(Records from a collection)
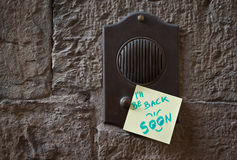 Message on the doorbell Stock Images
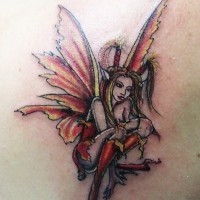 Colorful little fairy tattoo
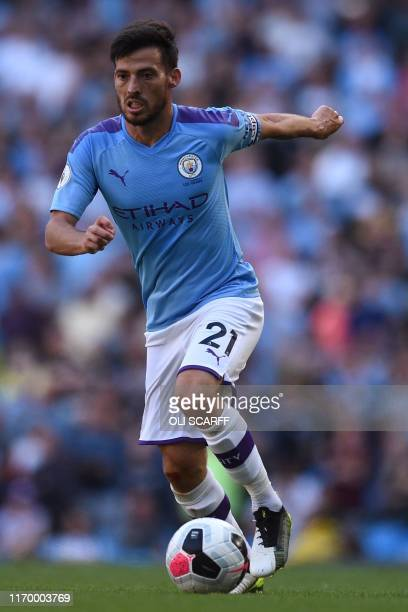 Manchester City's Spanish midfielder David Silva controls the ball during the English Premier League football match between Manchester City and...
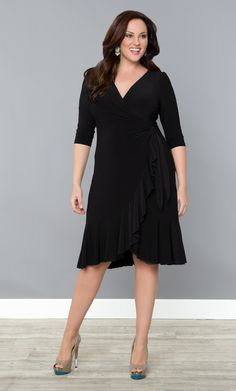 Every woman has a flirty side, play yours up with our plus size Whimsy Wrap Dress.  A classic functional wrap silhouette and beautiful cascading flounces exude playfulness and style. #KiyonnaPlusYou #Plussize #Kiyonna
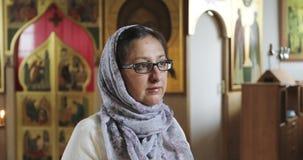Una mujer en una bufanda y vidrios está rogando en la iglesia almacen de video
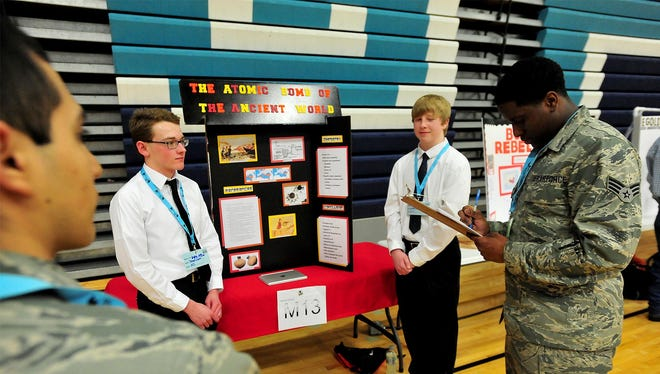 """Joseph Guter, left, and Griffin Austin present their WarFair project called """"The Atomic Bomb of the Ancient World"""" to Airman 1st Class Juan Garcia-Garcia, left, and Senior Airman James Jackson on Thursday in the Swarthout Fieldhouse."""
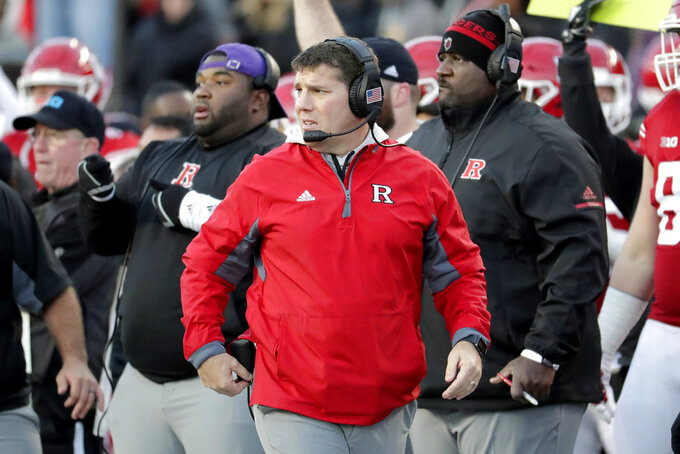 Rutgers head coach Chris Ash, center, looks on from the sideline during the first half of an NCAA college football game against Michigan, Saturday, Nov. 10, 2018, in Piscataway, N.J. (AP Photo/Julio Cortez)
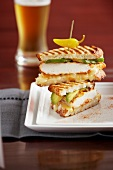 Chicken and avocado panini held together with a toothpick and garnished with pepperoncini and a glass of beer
==
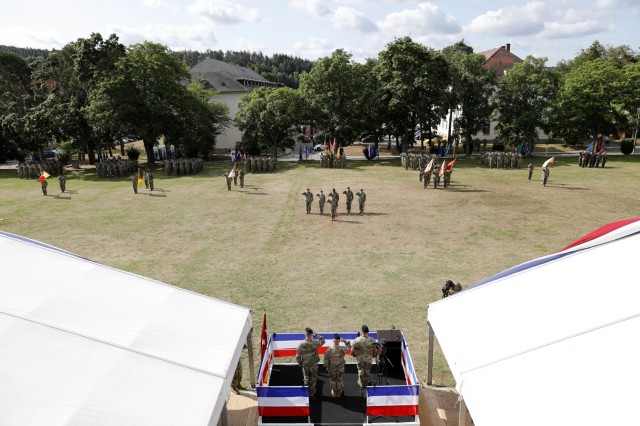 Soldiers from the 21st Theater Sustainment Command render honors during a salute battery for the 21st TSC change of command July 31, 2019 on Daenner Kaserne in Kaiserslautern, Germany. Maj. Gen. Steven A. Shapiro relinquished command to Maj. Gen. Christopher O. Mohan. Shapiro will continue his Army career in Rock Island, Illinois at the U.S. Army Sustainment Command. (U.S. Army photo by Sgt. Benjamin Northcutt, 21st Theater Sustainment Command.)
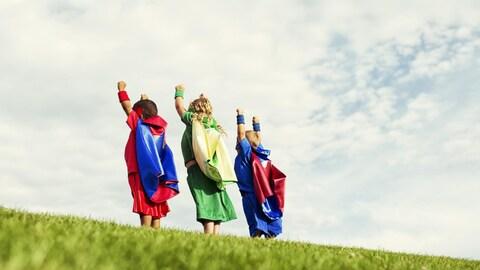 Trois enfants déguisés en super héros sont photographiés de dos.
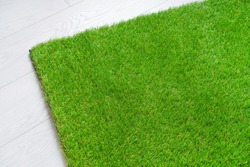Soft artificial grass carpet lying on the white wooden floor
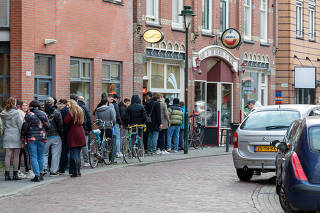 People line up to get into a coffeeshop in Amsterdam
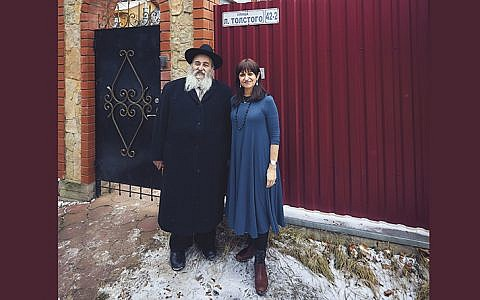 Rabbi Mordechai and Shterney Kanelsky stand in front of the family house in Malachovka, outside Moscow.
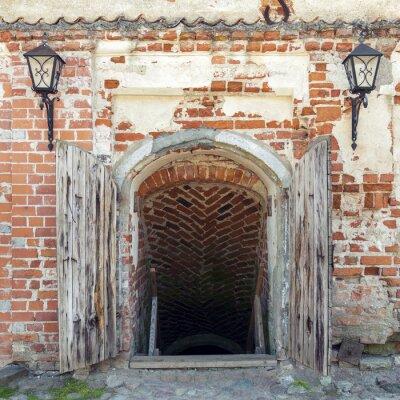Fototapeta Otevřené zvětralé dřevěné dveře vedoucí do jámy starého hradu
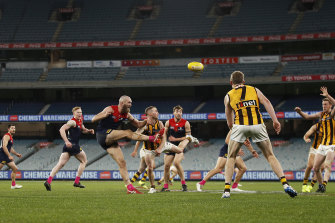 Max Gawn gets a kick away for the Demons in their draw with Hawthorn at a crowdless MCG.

_Task statement_: Give back exactly the lines above that run from the one with "Fototapeta Otevřené zvětralé" to the one with "Max Gawn gets", including both, with the pictures left out.

_Answer box_:
Fototapeta Otevřené zvětralé dřevěné dveře vedoucí do jámy starého hradu
 Max Gawn gets a kick away for the Demons in their draw with Hawthorn at a crowdless MCG.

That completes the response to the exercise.